僕は最宮高校に着くと、物置小屋の扉を思いっきり開けた。


「おぉー。トップさんのご登場~」


ふざけたような言い方をするのは、僕らより4、5歳くらい歳上の人達。

視線をその人達から逸らすと、口や手足を縛られたカモちゃんや仁太くん、絋ちゃんや玲達がいた。


「ったく、大変だったんだよ?君を誘き出すためにコイツらを大人しくさせるの。特にコイツ?血の気多すぎ」


そう言って、その男は仁太くんを蹴った。

手足を縛られた仁太くんは、反抗することが出来ず、イラついた様子で男を睨む。

絋ちゃんや玲も、その男を睨み付ける。
でもその男は、嘲笑うように絋ちゃん達を見て、「なんだよ?文句でもあんのかー?」と思いきり蹴った。


「...なんで、こんなこと...」

「いやぁ~俺らがいた頃はさ、俺ら、結構有名だったのに、君が出てきてから随分とナメられちゃってたみたいでねー。
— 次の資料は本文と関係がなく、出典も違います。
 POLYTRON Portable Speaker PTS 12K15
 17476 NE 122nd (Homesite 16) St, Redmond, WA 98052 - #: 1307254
一目、君を見ておこうと思って」

「でもまさかこんなオチビさんだとは思っても見なかったよ」

「それに彼女までいるんだー。ハハ、ませてんねぇ、最近のガキは」


カモちゃんの方を見ると、涙目で震えている。

...許せない...。
カモちゃんを泣かせるヤツなんか...。
仁太くんをバカにするヤツなんか...。
絋ちゃんや玲達を見下すヤツなんか...。

僕が、倒してやる...!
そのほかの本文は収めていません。